An essential aspect of sports is the sense of identity athletes feel towards the game and the country they represent. Most sporting countries always like to attract the best of athletes to compete in various sporting fields. In attracting the best athletes, they are baited with the packages of citizenship and benefits. Across Europe, this has been the practice which robs many developing nations of the talents they nurture. Some countries across the Emirates and Gulf regions too follow in similar suit. Ghana has lost potential top athletes who have been given the best of foundations by Ghana to developed countries like USA.
In the case of Martha Bissah, a female long distance runner was banned from competing for her home country in June 2016 and was embraced by another. Bissah states that she was practically rejected by all including her team mates and that she had no coach to train her. As problematic as this scenario is, a resolve can be attained when athletes reduce ‘nationalistic associations’ by competing as individual athletes in global sports events. This idea is not farfetched as it is captured in the Olympic Charter. On the other hand, embracing this process, an article writes, may hamper ethnic minority athlete’s sense of belonging and integration into national teams. However, the onus lies on sports playing a more inclusive role by making room for grassroots sports development and involvement of youth in an empowering manner. To embrace sports as a unifier not one which ultimately divides us.
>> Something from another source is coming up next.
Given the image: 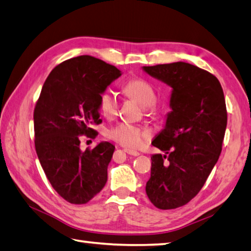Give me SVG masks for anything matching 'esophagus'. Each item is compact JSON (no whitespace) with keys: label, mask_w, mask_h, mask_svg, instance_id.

Inherent in sports are issues of doping and drug policy, which has become problematic over the years. There is also the challenge of age fraud, over commercialisation of sports, match fixing and underdevelopment of grassroots sports, which taunts the game that we love. Together with other challenges, these examples draw attention to the active role played by sports organisations and the need for intense public policy advocacy to minimise conflicts and contradictions inherent within modern sports.
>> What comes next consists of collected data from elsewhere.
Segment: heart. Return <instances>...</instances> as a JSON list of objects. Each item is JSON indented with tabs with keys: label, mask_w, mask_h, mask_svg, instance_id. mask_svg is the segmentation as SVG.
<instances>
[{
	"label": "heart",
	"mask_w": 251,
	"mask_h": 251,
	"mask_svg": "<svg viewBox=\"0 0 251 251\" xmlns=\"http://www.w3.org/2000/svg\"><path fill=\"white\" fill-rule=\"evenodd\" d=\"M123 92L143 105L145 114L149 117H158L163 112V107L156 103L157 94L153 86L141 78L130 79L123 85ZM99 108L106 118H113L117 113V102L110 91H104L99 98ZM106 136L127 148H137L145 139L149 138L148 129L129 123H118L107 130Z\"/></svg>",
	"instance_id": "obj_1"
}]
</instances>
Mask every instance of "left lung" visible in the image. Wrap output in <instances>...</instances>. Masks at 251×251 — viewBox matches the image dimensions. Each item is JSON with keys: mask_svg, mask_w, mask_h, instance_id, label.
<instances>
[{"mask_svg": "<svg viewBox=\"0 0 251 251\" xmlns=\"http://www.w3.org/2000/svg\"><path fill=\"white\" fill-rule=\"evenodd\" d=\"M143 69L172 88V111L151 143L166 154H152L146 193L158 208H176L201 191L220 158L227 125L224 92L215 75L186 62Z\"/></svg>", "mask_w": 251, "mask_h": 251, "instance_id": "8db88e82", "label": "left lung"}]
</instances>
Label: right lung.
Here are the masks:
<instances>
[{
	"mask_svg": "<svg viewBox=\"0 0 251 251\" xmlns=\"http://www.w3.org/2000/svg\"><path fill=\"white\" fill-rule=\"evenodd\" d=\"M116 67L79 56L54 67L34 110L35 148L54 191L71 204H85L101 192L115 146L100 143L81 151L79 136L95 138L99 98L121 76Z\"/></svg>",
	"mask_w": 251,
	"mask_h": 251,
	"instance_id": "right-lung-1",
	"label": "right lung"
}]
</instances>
Belinda Osei-Mensah, is a Communication and Media Studies (MPhil) graduate in the Department of Communication and Media Studies from the University of Education, Winneba (UEW). Her research is mainly in the fields of media studies, development communication, African pop culture and new media studies. A photographer and a former basketball player for the UEW Women’s Basketball team and an author of social media and cyberbullying: a study of female celebrities in Ghana (Osei-Mensah, 2018). She tweets in a personal capacity at @fr3me_bella.